[Stored dataset items]
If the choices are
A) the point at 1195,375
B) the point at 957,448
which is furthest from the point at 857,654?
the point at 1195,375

==

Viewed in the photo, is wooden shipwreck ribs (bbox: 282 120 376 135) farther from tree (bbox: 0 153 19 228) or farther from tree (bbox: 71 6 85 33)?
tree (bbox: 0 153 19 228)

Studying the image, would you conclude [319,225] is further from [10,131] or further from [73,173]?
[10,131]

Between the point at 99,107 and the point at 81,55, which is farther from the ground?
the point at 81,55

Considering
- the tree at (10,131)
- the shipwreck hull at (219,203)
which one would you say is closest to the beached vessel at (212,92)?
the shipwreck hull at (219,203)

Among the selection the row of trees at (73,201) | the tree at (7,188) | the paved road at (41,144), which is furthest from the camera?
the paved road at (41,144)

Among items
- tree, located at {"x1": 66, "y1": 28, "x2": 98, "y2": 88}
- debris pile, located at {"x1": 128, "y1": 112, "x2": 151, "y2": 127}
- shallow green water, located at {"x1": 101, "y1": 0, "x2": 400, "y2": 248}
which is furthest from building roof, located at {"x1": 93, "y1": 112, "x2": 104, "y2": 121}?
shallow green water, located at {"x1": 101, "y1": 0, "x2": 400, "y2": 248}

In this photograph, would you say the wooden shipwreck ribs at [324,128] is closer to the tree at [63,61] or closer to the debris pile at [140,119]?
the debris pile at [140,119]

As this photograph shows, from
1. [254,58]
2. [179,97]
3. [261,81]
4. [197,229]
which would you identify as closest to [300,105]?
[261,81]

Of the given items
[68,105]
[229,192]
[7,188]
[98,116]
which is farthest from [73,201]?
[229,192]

### WORK TO BE COMPLETED
Count the lines of the data above that contain the string "would", treating uppercase and lowercase as different. Reply with the number alone.

### SOLUTION TO THE PROBLEM
4